▶ _Records for this task_
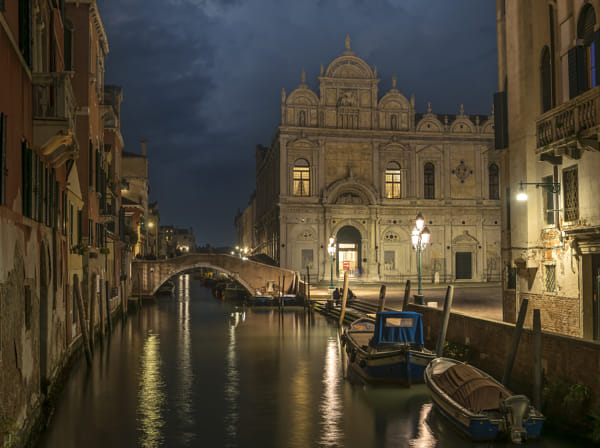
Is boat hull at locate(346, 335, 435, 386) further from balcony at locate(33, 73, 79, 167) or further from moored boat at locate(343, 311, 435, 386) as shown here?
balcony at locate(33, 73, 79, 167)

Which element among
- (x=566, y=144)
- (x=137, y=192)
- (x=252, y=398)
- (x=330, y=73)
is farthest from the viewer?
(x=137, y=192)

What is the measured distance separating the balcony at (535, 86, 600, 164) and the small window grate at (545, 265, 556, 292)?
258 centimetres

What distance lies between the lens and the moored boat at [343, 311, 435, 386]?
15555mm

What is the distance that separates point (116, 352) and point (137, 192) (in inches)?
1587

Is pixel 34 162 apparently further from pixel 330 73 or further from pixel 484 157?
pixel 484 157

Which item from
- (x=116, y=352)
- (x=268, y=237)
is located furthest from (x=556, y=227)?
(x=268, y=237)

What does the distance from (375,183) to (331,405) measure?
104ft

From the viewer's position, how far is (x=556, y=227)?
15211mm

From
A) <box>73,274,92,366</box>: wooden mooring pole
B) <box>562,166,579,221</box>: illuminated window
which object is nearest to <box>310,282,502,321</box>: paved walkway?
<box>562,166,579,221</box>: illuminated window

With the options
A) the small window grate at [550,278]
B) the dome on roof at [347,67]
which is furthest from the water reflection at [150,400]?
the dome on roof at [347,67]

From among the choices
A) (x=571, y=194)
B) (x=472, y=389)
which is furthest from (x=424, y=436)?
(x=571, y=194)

--

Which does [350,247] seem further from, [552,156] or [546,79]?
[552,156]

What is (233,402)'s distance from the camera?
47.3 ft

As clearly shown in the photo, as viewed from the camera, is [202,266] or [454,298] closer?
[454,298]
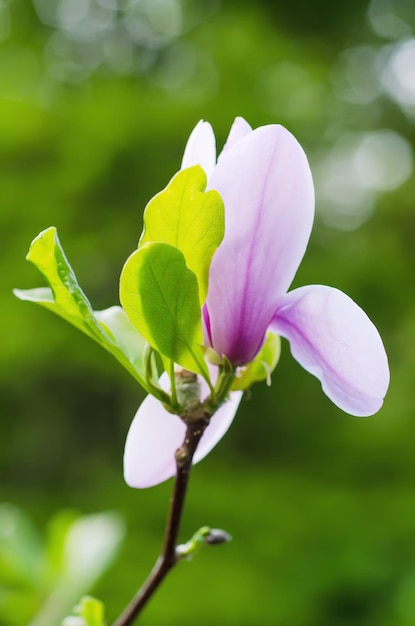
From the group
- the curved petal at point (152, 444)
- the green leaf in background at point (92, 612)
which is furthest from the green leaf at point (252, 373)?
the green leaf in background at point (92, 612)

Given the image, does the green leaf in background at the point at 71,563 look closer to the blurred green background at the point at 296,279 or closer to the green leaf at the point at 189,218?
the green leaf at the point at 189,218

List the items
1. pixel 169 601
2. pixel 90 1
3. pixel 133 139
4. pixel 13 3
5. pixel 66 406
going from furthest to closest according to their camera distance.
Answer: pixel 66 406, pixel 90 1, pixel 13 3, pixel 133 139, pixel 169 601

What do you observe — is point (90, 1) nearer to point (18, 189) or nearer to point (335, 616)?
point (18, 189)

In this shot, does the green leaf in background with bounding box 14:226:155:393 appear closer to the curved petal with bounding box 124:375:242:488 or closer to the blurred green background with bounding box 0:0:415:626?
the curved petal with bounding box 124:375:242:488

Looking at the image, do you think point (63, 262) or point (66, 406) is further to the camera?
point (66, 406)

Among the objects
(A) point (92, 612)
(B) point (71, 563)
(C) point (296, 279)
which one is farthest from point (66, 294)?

▶ _Exercise requirements_
Locate every line in the rows above that contains the string "distance", and copy each of those lines. Matching is case-sensitive.

▶ _Output below_
What is the measured distance separating the balcony at (535, 86, 600, 164) and the small window grate at (545, 265, 556, 292)?
What distance lies between the lens and the moored boat at [343, 311, 435, 386]?
What is the distance that separates point (116, 352) and point (137, 192) (in inches)?
What does the distance from (375,183) to (331,405) measure?
What is (233,402)'s distance from the camera?
going from furthest to closest according to their camera distance.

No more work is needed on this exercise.